Leben

Christian Seilers Gehen: Die Villen am Wilhelminenberg

Ich gehe vom Bahnhof Ottakring die Thaliastraße bergauf, bewundere den Bockkeller am Anfang der Gallitzinstraße ein bisschen, bevor ich nach rechts abbiege und mich durch kleine, aber von durchaus ansprechenden Häusern gesäumte Gassen zur Wilhelminenstraße durcharbeite, auf der ich jetzt schwitzend den Wilhelminenberg besteige – freilich nicht ganz.
Bei der Villa Aurora lege ich nämlich eine Pause ein. Erstens möchte ich aus dem riesigen Garten des Anwesens meinen Blick über die Stadt schweifen lassen, und zweitens will ich mich erkundigen, was an den Gerüchten dran ist, das beliebte Ausflugslokal mit seiner traditionell gewöhnungsbedürftigen Speisekarte stehe vor der Schließung.
Nur kurz: Der Verdacht, dass auch dieser wunderbare Platz einem Immobilienentwickler in den Rachen gefallen sein könnte, kann entkräftet werden. Liebhaber der skurrilen Cordon-Bleu-Variationen müssen allerdings damit rechnen, dass die Speisekarte zugunsten zeitgemäßer Gerichte entrümpelt wird, was ich übrigens für mehr Versprechen als Drohung halte. Selten habe ich eine Sachertorte mit Schlag gegessen, an der man mehr kritisieren könnte, wäre man nicht mild gestimmt, weil Ausblick und Stimmung einander so wunderbar in den Bann schlagen.

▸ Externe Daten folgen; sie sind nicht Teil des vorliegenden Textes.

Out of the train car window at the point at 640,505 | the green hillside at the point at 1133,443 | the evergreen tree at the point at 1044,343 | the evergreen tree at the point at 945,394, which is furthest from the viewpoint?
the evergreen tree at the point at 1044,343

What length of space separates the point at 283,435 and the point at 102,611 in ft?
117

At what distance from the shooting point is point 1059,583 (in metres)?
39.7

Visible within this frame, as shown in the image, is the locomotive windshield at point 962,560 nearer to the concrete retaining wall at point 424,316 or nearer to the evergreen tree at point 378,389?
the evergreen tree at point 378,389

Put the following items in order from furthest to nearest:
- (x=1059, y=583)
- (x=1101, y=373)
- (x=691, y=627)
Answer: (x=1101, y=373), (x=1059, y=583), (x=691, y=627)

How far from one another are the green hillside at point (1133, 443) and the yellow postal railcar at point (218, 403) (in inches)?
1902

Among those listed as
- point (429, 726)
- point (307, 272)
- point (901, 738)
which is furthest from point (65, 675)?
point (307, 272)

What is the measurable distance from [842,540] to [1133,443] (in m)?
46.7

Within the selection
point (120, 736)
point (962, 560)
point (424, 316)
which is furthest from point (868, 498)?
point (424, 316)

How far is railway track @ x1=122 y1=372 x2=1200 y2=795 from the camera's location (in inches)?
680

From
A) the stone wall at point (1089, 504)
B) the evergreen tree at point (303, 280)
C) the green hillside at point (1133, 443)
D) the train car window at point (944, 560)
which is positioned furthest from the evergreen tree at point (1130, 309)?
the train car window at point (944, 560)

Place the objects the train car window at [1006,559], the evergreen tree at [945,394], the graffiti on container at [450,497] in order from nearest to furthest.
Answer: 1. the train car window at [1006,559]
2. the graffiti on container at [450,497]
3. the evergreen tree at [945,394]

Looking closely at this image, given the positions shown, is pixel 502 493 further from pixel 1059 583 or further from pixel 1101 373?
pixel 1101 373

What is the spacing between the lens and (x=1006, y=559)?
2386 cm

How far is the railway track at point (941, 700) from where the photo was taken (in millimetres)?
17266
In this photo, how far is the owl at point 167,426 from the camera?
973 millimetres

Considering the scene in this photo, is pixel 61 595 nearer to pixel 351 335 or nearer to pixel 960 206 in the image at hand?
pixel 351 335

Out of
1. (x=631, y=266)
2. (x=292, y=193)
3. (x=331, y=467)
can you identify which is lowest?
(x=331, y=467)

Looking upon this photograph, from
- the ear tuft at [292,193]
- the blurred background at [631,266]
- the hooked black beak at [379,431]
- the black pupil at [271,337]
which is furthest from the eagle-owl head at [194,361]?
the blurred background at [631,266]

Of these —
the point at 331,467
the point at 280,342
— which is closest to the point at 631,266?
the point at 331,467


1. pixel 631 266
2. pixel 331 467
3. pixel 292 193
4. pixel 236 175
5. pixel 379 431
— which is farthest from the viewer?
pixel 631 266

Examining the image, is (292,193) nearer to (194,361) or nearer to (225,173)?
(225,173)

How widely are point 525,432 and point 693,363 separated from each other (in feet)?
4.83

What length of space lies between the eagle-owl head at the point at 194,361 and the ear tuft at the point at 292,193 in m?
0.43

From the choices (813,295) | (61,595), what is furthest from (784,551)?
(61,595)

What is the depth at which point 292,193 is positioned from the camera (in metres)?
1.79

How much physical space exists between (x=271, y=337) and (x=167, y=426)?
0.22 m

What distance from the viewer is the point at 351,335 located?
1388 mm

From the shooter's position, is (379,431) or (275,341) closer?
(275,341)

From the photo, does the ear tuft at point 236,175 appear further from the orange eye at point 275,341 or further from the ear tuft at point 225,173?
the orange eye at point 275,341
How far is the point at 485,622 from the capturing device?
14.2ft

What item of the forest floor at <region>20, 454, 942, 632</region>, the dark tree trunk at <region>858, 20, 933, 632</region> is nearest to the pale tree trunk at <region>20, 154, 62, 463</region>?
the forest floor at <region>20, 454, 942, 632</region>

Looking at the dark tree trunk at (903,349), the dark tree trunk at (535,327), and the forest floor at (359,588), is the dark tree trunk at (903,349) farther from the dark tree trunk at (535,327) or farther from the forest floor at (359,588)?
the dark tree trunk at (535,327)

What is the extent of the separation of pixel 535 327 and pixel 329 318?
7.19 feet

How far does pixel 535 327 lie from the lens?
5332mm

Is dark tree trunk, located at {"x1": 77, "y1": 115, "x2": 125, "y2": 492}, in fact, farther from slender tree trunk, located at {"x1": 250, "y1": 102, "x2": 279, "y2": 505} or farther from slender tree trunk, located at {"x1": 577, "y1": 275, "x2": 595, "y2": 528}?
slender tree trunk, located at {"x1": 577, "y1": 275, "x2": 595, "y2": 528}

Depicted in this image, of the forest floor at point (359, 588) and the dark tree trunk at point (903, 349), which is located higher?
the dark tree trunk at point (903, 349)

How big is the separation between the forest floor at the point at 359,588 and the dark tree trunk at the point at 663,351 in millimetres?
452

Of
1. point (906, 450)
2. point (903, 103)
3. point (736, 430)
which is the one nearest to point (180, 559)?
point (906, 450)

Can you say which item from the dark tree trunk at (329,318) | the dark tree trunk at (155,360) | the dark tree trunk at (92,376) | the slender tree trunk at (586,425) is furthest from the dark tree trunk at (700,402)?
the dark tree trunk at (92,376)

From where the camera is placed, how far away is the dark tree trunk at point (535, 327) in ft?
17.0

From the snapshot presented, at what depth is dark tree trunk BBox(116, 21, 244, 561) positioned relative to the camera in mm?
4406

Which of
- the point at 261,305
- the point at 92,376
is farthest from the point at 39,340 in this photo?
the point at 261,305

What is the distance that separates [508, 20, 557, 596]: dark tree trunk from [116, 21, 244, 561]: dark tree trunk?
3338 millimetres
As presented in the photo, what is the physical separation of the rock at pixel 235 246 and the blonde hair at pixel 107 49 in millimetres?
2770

Ich bin – Zucker, Fett! – gestärkt und will noch nicht heim. Deshalb wähle ich gegenüber der Villa Aurora den kleinen Eselsteig, auf dem ich in den nächsten Graben absteige, rechts die Kleingartensiedlung Predigtstuhl, links ein paar beneidenswerte Häuser am Waldrand. Ich bin jetzt von Ottakring nach Hernals gewechselt, und wäre nicht schon der Wilhelminenberg ein Stück Land in der Stadt gewesen, ich würde mich fragen, durch welche Pforte ich wohl in diese Fünfzigerjahre-Ländlichkeit getreten bin. Ich gehe die Ander- und die Kretschekgasse bergauf, Wald, Schatten, Stille, bis sich oberhalb der Fahrbahn kleine, interessant dimensionierte Reihenhäuser formieren. Manche sind neu geschminkt und tragen merkwürdige Erweiterungen, aber sie entspringen sichtlich einem klaren planerischen Gedanken. Als ich nachschaue, muss ich mich berichtigen: Der Gedanke war nicht nur klar, sondern revolutionär. Er war das Ergebnis einer Kooperation der Architekten Adolf Loos und Hugo Mayer im Auftrag der Stadt Wien und sollte 1921 im kargen Nachkriegswien dafür sorgen, dass Arbeits- und Unterstandslose ein Dach über dem Kopf bekommen. Menschen, die sich keine Wohnung leisten konnten, verpflichteten sich dafür, 3.000 Stunden Arbeit für die Gemeinde zu leisten und durften dafür ein Haus in der Heubergsiedlung entlang von Röntgen-, Kretschek-, Schrammel-, Trenkwald- und Plachygasse zu beziehen, ein mehr als fairer Deal. Ich versuche mir auszurechnen, wie viele Arbeitsstunden eine Wohnung auf dem Heuberg heute wert ist, scheitere aber am Verschieben der Kommastellen.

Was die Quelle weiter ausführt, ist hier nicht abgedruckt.